Dua pejabat Hamas mengatakan kepada BBC bahwa diskusi untuk memilih pengganti pemimpin kelompok tersebut Yahya Sinwar, yang pembunuhannya dikonfirmasi pada hari Kamis, akan segera dimulai.
Para pejabat mengatakan bahwa Khalil al-Hayya, wakil Sinwar dan pejabat paling senior kelompok itu di luar Gaza, dianggap sebagai kandidat kuat.
Al-Hayya, yang berbasis di Qatar, saat ini memimpin delegasi Hamas dalam perundingan gencatan senjata antara kelompok tersebut dan Israel, dan memiliki pengetahuan, koneksi, dan pemahaman yang mendalam tentang situasi di Gaza.

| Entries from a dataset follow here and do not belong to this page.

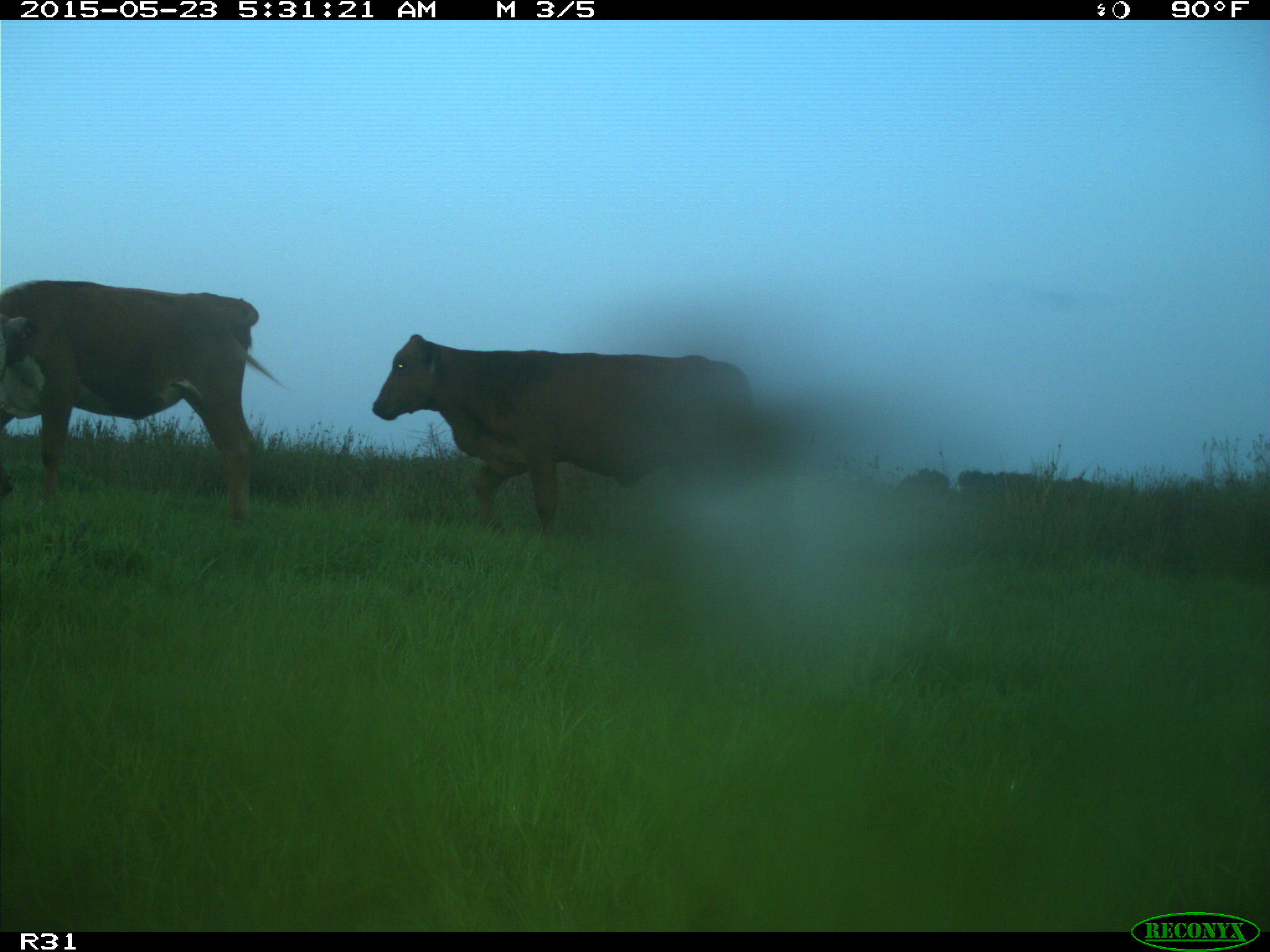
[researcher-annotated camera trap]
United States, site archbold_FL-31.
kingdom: Animalia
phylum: Chordata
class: Mammalia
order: Artiodactyla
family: Bovidae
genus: Bos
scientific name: Bos taurus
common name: domestic cow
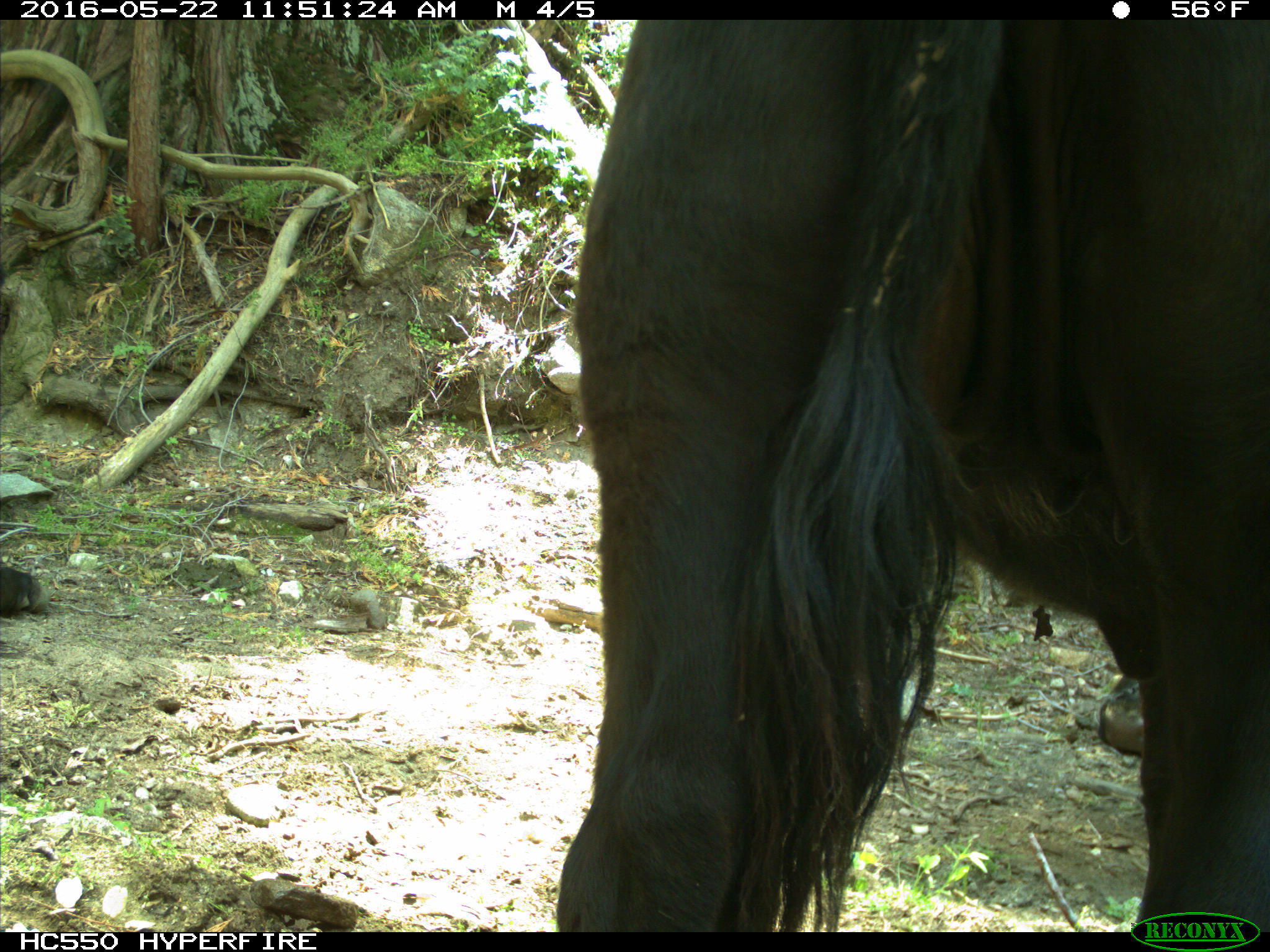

Para pemimpin Hamas akan bersidang sekali lagi untuk memilih pengganti Sinwar, yang merupakan orang paling dicari Israel, hanya dua bulan setelah pembunuhan mantan pemimpin Ismail Haniyeh di Teheran.
Seorang pejabat senior Hamas menggambarkan Sinwar sebagai arsitek serangan 7 Oktober, dan menekankan bahwa penunjukannya dimaksudkan sebagai pesan perlawanan yang berani terhadap Israel.
Sejak bulan Juli, perundingan gencatan senjata terhenti, dan banyak yang percaya bahwa kepemimpinan Sinwar merupakan hambatan besar terhadap kesepakatan gencatan senjata.
Meskipun Sinwar terbunuh, seorang pejabat senior Hamas menegaskan kembali kepada BBC bahwa kondisi gerakan tersebut untuk menerima gencatan senjata dan pembebasan sandera Israel tidak berubah.
Hamas terus menuntut penarikan penuh Israel dari Gaza, diakhirinya permusuhan, transfer bantuan kemanusiaan, dan rekonstruksi wilayah yang dilanda perang – syarat-syarat yang ditolak mentah-mentah oleh Israel, dan bersikeras bahwa Hamas harus menyerah.
Ketika ditanya tentang seruan Perdana Menteri Israel Benjamin Netanyahu agar Hamas menyerahkan senjatanya dan menyerah, para pejabat gerakan tersebut menjawab: “Tidak mungkin bagi kami untuk menyerah.
“Kami berjuang demi kebebasan rakyat kami, dan kami tidak akan menerima penyerahan diri. Kami akan berjuang sampai peluru terakhir dan prajurit terakhir, seperti yang dilakukan Sinwar.”
Pembunuhan Sinwar adalah salah satu kerugian paling signifikan bagi organisasi tersebut dalam beberapa dekade. Namun, meski ada tantangan untuk menggantikannya, Hamas memiliki sejarah kehilangan kepemimpinan sejak tahun 1990an.
Meskipun Israel telah berhasil membunuh sebagian besar pemimpin dan pendiri Hamas, gerakan ini terbukti tangguh dalam kapasitasnya untuk menemukan pemimpin dan pendiri baru.
Di tengah krisis ini, masih ada pertanyaan mengenai nasib para sandera Israel yang ditahan di Gaza dan siapa yang akan bertanggung jawab atas keselamatan dan perlindungan mereka.
Dalam konteks ini, Mohammed Sinwar, saudara laki-laki Yahya Sinwar, muncul sebagai tokoh penting. Dia diyakini memimpin sisa kelompok bersenjata Hamas dan mungkin memainkan peran penting dalam membentuk masa depan gerakan di Gaza.
Saat Hamas menavigasi momen kritis ini, perang di Gaza terus berlanjut.
Lusinan orang tewas di kamp pengungsi Jabalia di utara Gaza pada hari Sabtu ketika pasukan Israel mengintensifkan serangan terhadap apa yang Israel katakan sebagai upaya Hamas untuk berkumpul kembali.